▸ **TASK STATEMENT**: Each record that follows is to be output in full, precisely as written.

▸ **Stored data**:
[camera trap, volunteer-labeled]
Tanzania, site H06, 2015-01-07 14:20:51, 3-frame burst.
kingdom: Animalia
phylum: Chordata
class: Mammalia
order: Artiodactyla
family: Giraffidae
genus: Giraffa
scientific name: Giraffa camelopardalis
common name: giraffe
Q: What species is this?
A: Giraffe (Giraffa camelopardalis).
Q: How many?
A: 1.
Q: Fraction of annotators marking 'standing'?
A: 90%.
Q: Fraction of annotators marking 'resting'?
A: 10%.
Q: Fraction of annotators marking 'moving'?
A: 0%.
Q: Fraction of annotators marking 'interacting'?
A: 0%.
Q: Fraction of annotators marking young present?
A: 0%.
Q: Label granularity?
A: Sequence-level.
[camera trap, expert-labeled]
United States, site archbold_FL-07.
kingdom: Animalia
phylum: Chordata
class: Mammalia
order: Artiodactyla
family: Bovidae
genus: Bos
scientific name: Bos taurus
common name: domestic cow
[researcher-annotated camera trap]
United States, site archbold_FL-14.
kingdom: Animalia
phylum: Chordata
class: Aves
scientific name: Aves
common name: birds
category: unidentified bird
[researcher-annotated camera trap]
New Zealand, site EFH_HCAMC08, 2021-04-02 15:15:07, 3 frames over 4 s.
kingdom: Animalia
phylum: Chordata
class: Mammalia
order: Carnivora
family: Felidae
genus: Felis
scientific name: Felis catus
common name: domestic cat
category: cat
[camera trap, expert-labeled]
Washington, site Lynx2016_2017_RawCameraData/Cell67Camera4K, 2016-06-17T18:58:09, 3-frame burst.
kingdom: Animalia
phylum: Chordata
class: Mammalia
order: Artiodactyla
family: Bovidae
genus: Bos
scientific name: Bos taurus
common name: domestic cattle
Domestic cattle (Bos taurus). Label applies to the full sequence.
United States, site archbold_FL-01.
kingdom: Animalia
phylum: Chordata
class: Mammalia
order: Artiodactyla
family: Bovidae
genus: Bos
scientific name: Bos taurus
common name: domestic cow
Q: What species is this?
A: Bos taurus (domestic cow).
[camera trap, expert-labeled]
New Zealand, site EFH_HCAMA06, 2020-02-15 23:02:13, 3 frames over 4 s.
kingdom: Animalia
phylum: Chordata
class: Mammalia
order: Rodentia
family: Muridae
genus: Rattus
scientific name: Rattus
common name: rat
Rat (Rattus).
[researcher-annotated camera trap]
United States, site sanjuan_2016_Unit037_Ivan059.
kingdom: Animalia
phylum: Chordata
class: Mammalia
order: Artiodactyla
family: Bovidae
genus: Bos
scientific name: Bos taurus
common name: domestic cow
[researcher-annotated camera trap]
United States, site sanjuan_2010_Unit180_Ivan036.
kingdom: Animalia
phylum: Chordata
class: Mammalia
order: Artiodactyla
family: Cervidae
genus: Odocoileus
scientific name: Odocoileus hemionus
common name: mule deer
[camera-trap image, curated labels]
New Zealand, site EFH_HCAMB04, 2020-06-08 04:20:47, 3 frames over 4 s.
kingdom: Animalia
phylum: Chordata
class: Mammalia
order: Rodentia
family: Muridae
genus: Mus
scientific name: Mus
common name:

▸ **OUTPUT FOR THIS EXERCISE**:
[camera trap, volunteer-labeled]
Tanzania, site H06, 2015-01-07 14:20:51, 3-frame burst.
kingdom: Animalia
phylum: Chordata
class: Mammalia
order: Artiodactyla
family: Giraffidae
genus: Giraffa
scientific name: Giraffa camelopardalis
common name: giraffe
Q: What species is this?
A: Giraffe (Giraffa camelopardalis).
Q: How many?
A: 1.
Q: Fraction of annotators marking 'standing'?
A: 90%.
Q: Fraction of annotators marking 'resting'?
A: 10%.
Q: Fraction of annotators marking 'moving'?
A: 0%.
Q: Fraction of annotators marking 'interacting'?
A: 0%.
Q: Fraction of annotators marking young present?
A: 0%.
Q: Label granularity?
A: Sequence-level.
[camera trap, expert-labeled]
United States, site archbold_FL-07.
kingdom: Animalia
phylum: Chordata
class: Mammalia
order: Artiodactyla
family: Bovidae
genus: Bos
scientific name: Bos taurus
common name: domestic cow
[researcher-annotated camera trap]
United States, site archbold_FL-14.
kingdom: Animalia
phylum: Chordata
class: Aves
scientific name: Aves
common name: birds
category: unidentified bird
[researcher-annotated camera trap]
New Zealand, site EFH_HCAMC08, 2021-04-02 15:15:07, 3 frames over 4 s.
kingdom: Animalia
phylum: Chordata
class: Mammalia
order: Carnivora
family: Felidae
genus: Felis
scientific name: Felis catus
common name: domestic cat
category: cat
[camera trap, expert-labeled]
Washington, site Lynx2016_2017_RawCameraData/Cell67Camera4K, 2016-06-17T18:58:09, 3-frame burst.
kingdom: Animalia
phylum: Chordata
class: Mammalia
order: Artiodactyla
family: Bovidae
genus: Bos
scientific name: Bos taurus
common name: domestic cattle
Domestic cattle (Bos taurus). Label applies to the full sequence.
United States, site archbold_FL-01.
kingdom: Animalia
phylum: Chordata
class: Mammalia
order: Artiodactyla
family: Bovidae
genus: Bos
scientific name: Bos taurus
common name: domestic cow
Q: What species is this?
A: Bos taurus (domestic cow).
[camera trap, expert-labeled]
New Zealand, site EFH_HCAMA06, 2020-02-15 23:02:13, 3 frames over 4 s.
kingdom: Animalia
phylum: Chordata
class: Mammalia
order: Rodentia
family: Muridae
genus: Rattus
scientific name: Rattus
common name: rat
Rat (Rattus).
[researcher-annotated camera trap]
United States, site sanjuan_2016_Unit037_Ivan059.
kingdom: Animalia
phylum: Chordata
class: Mammalia
order: Artiodactyla
family: Bovidae
genus: Bos
scientific name: Bos taurus
common name: domestic cow
[researcher-annotated camera trap]
United States, site sanjuan_2010_Unit180_Ivan036.
kingdom: Animalia
phylum: Chordata
class: Mammalia
order: Artiodactyla
family: Cervidae
genus: Odocoileus
scientific name: Odocoileus hemionus
common name: mule deer
[camera-trap image, curated labels]
New Zealand, site EFH_HCAMB04, 2020-06-08 04:20:47, 3 frames over 4 s.
kingdom: Animalia
phylum: Chordata
class: Mammalia
order: Rodentia
family: Muridae
genus: Mus
scientific name: Mus
common name:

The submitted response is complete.